Os pacientes hemofílicos possuem o sangue mais fino e tem problemas na coagulação, com isso estão sujeitos a hemorragias de maneira mais recorrente.

A falta de especialistas hematologistas e pediatras capacitados nas unidades básicas de saúde é apontada pelo médico e professor universitário Hugo Carvalho como um dos grandes obstáculos na identificação de pacientes hemofílicos na Bahia.

Com incidência de um a cada cinco mil nascidos vivos em um dos tipos da doença, especialistas chamam atenção para a Hemofilia no Dia Internacional da doença (17 de abril). Os pacientes hemofílicos possuem o sangue mais fino e tem problemas na coagulação, com isso estão sujeitos a hemorragias de maneira mais recorrente.

A doença impacta diretamente na qualidade de vida dos pacientes, principalmente na infância. Segundo explicação da diretora de Hematologia da Fundação de Hematologia e Hemoterapia da Bahia (Hemoba), Anelisa Streva, o atrito e impacto causados por algumas brincadeiras podem causar complicações ao hemofílico, que podem ir de dificuldade de locomoção, devido a sangramento nas articulações, até acidente vascular encefálico.

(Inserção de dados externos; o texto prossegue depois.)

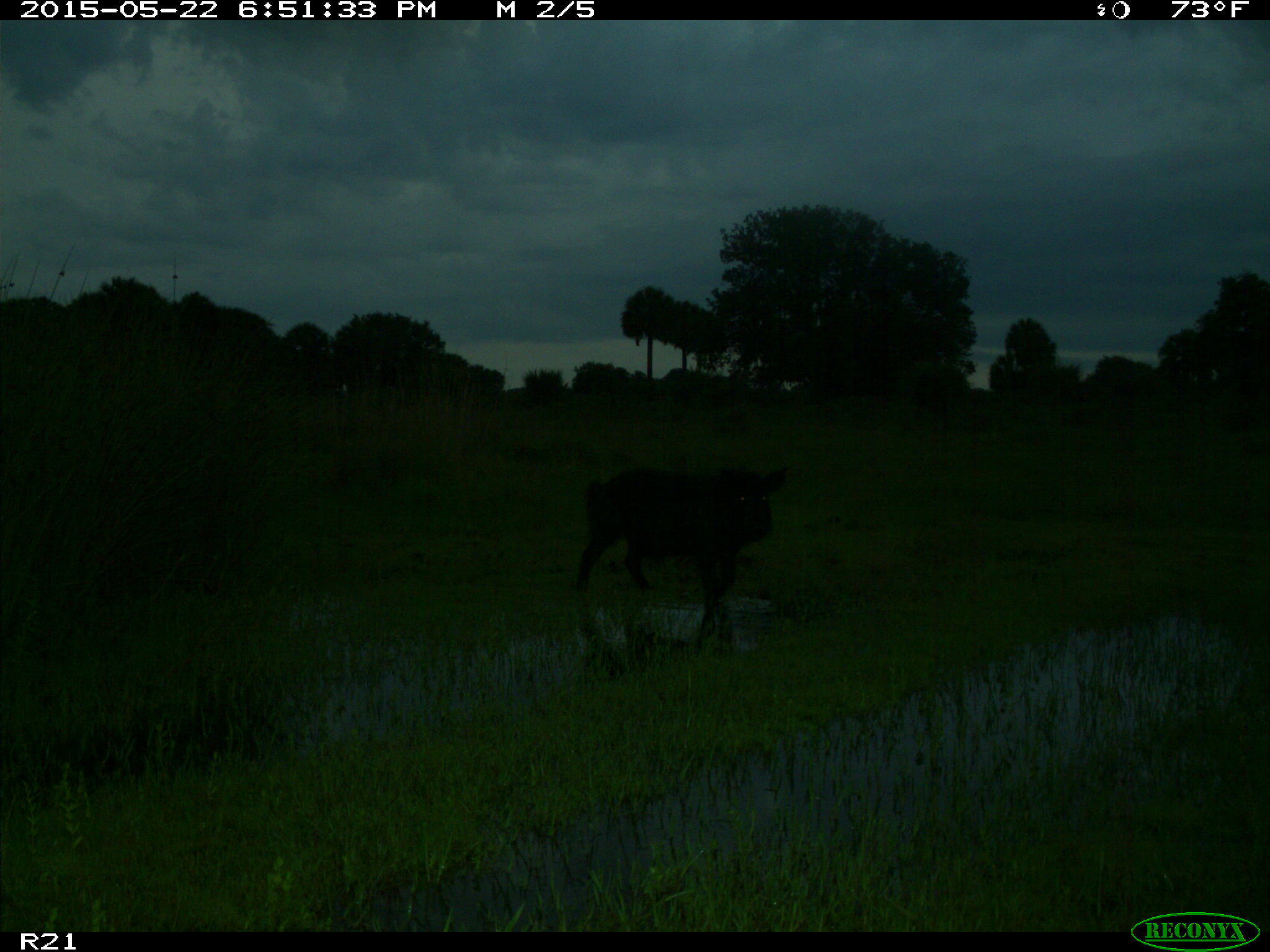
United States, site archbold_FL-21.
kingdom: Animalia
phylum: Chordata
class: Mammalia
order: Artiodactyla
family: Suidae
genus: Sus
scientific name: Sus scrofa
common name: wild boar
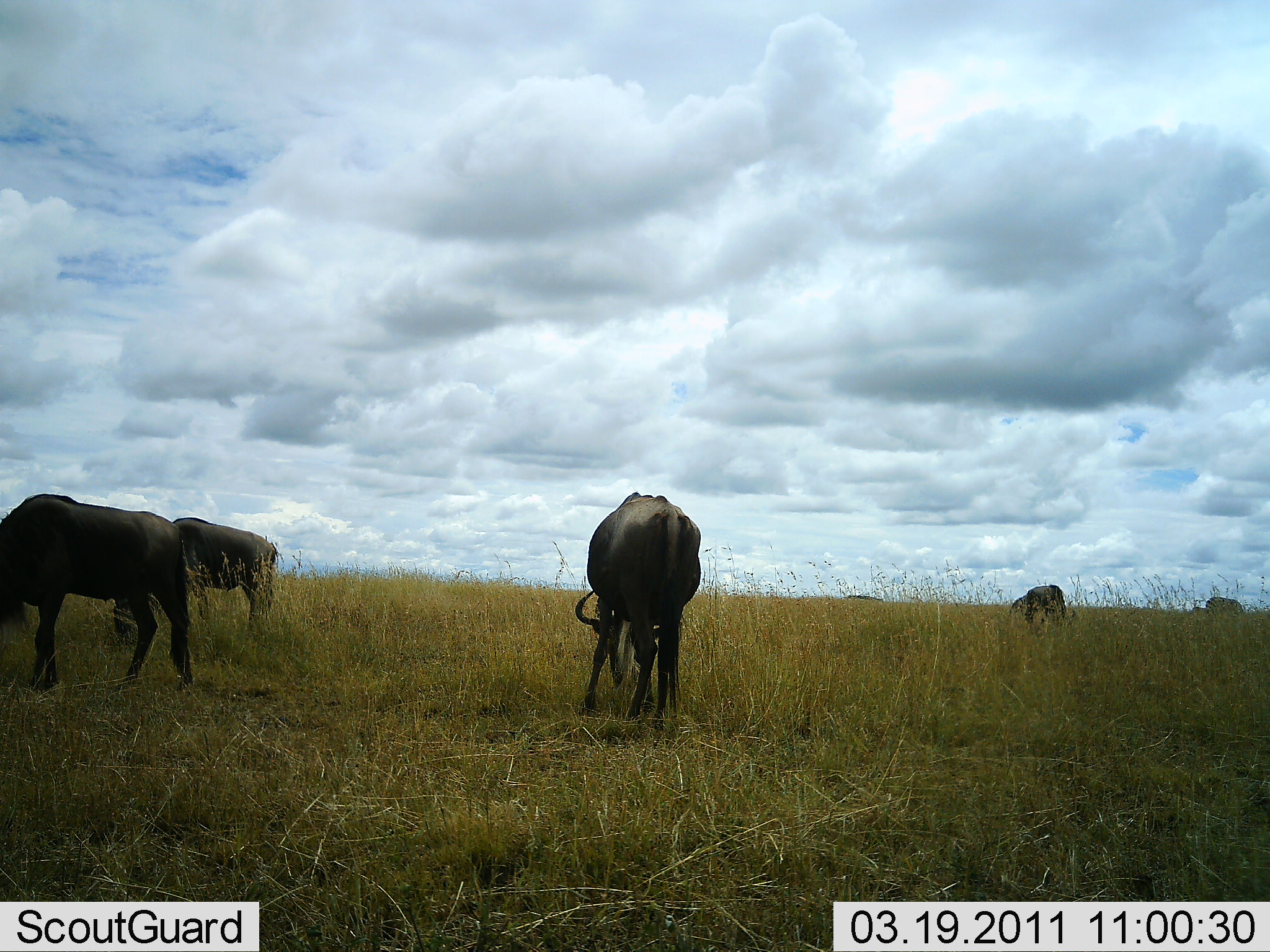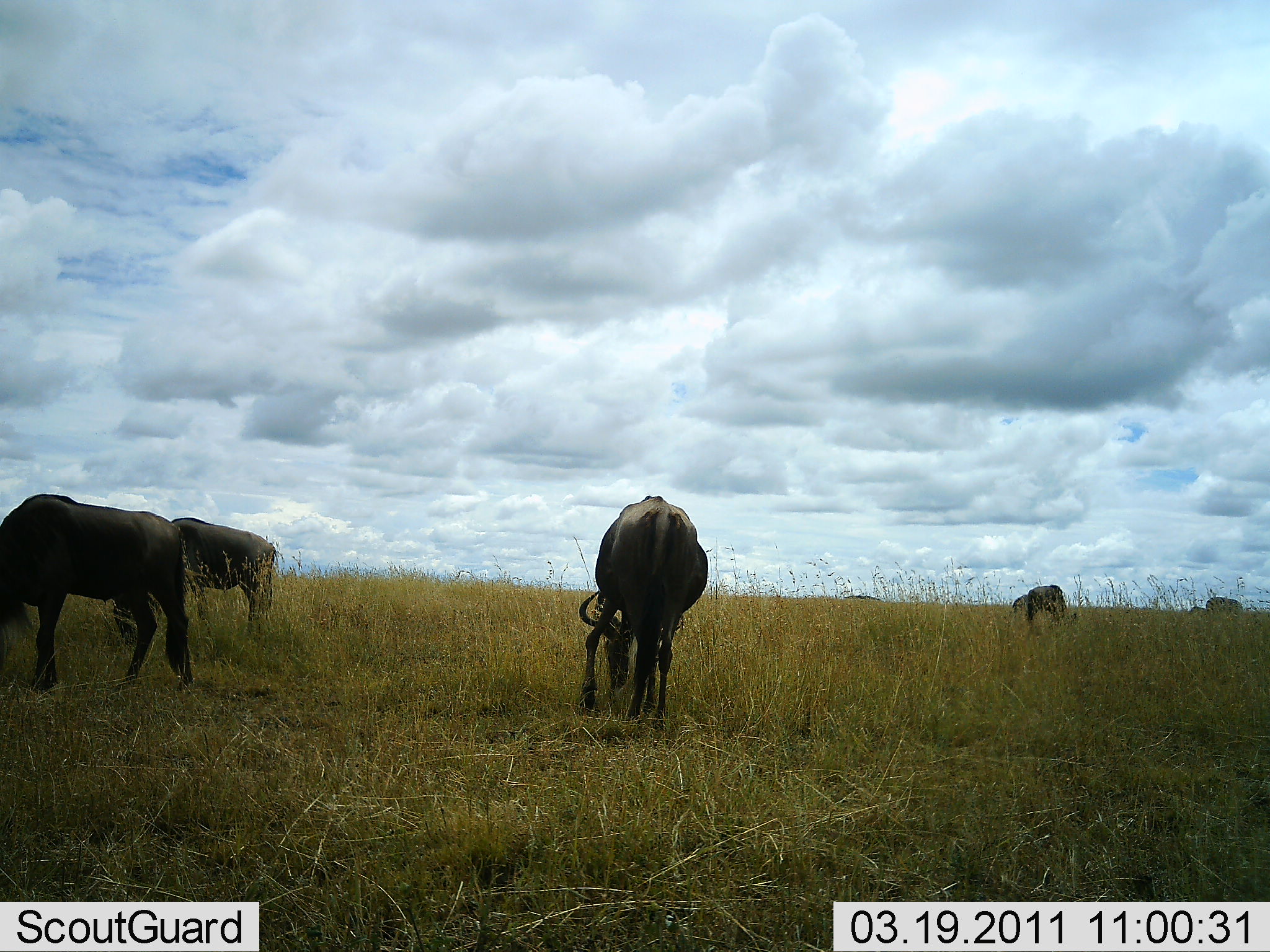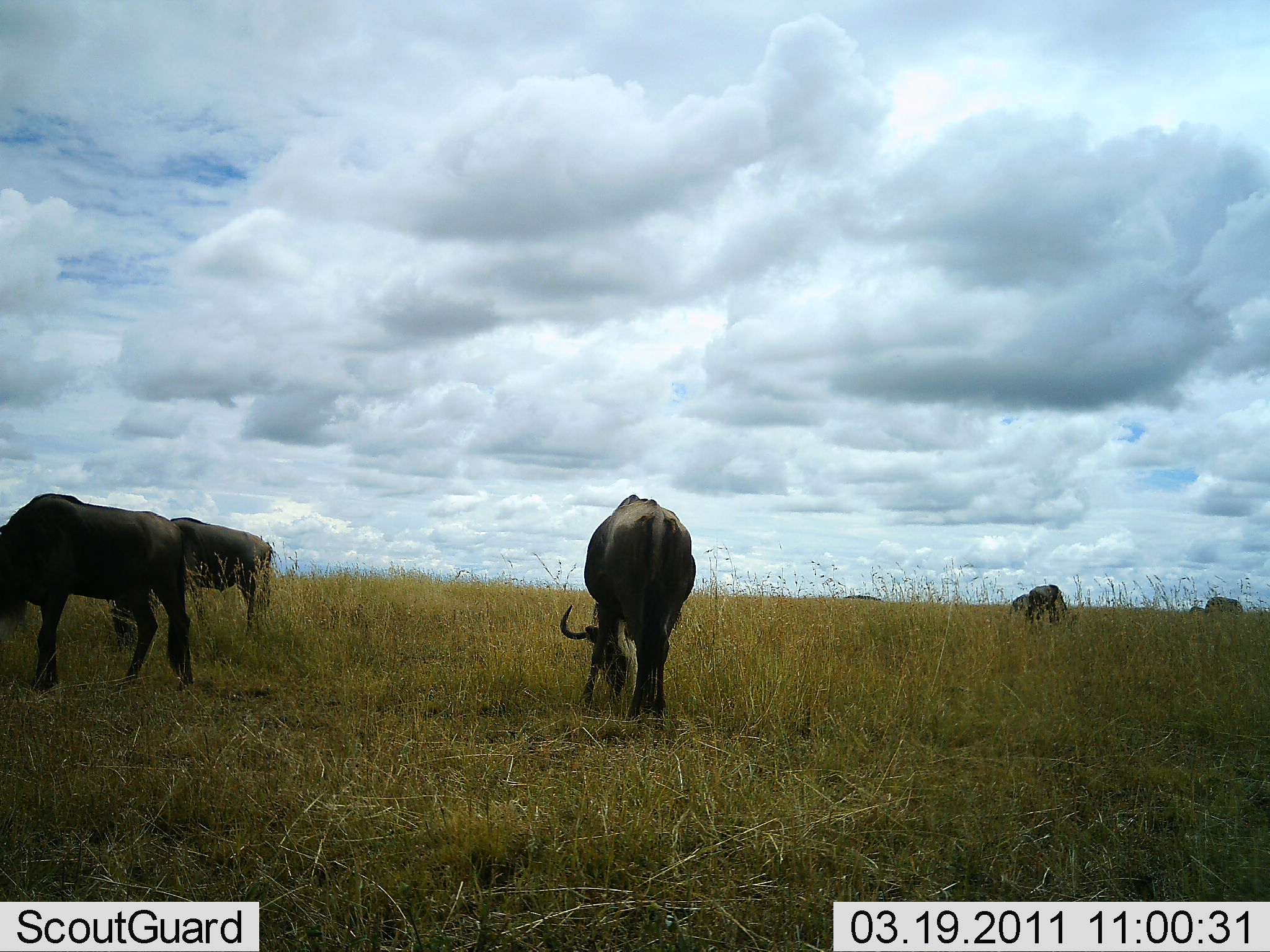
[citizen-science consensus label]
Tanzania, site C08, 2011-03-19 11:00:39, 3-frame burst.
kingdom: Animalia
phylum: Chordata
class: Mammalia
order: Artiodactyla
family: Bovidae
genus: Connochaetes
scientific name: Connochaetes taurinus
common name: blue wildebeest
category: wildebeest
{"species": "wildebeest (blue wildebeest) (Connochaetes taurinus)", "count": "4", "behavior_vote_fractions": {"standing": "25%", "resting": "0%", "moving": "0%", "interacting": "0%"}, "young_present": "0%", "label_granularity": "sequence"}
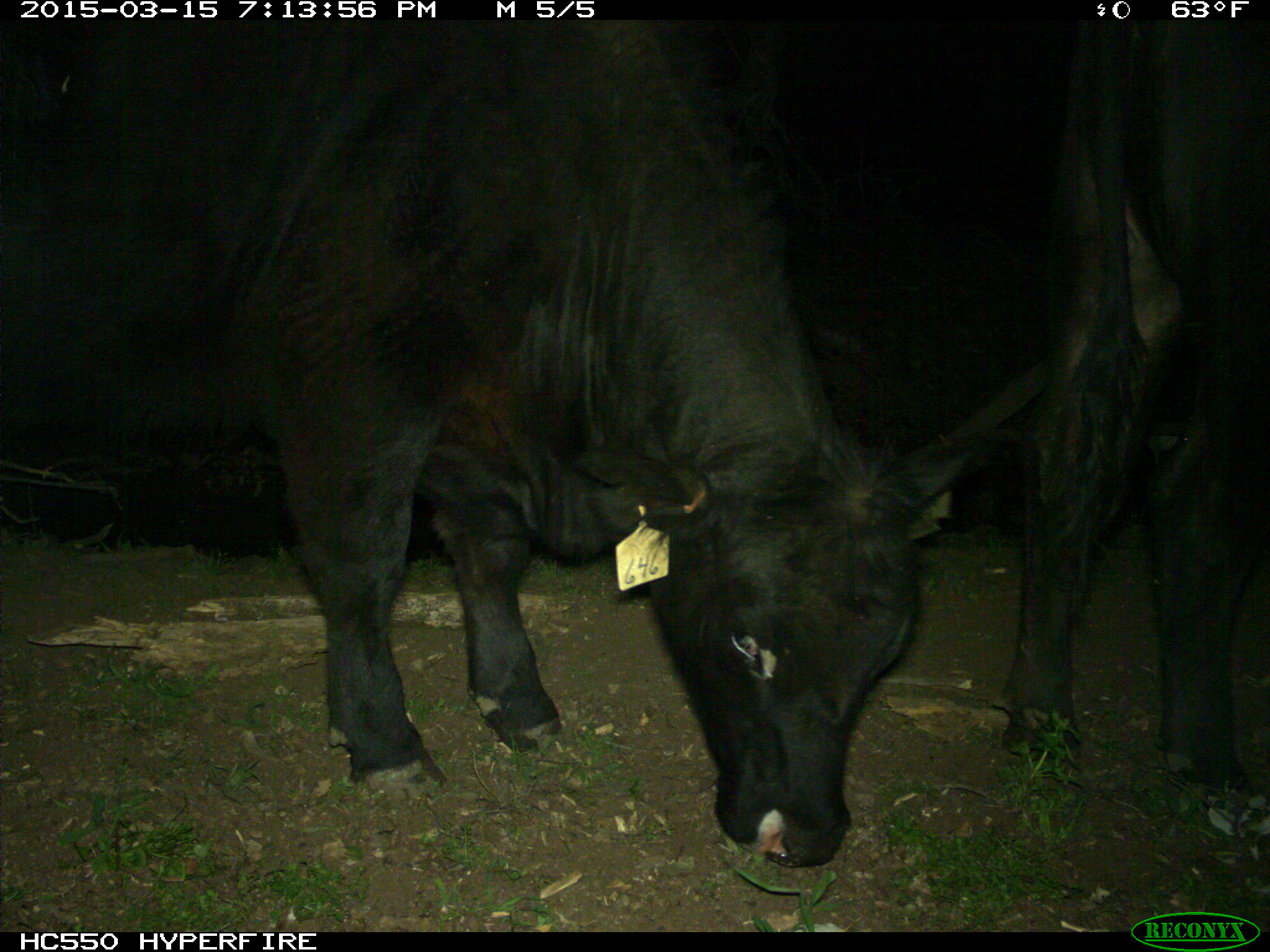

Na Bahia, o centro de saúde especializado no atendimento de pacientes da doença é o Hemoba, com cerca de 1,5 mil atendimentos por mês na unidade de Salvador. A atenção a estes pacientes também é feita na unidade de Juazeiro, norte do estado. Aquelas pessoas de outras cidades do interior da Bahia tem que procurar essas duas unidades para ter acesso ao acompanhamento e a medicação necessária.

“Os pacientes do interior vem a unidade a cada três meses, realizam os exames e leva a medicação relativa ao tempo de retorno”, disse Anelisa.

No Hemoba, os hemofílicos são submetidos a reposição de proteína no sangue, através do “Fator 8”, esse procedimento é chamado de “profilaxia”. Com ele, os pacientes conseguem aumentar a qualidade de vida.

O hematologista Hugo Carvalho destacou a importância de diagnóstico na infância e afirmou que é o que geralmente acontece. Mas o médico também sinalizou que existem casos pontuais em que a pessoa convive com a doença sem saber. Anelisa Streva explicou que a Hemofilia existe em três “níveis” de gravidade, e nos casos mais leves isso é possível de acontecer.

Carvalho apontou ainda os sintomas com que os pais devem estar atentos. “Quando a criança começa a engatinhar e começa a ter hematomas. Sangramentos nas gengivas também são um sinal que deve ser observado”. O diagnóstico é feito a partir de um teste de coagulação, realizado apenas após o aparecimento dos primeiros sintomas, e não de modo corriqueiro.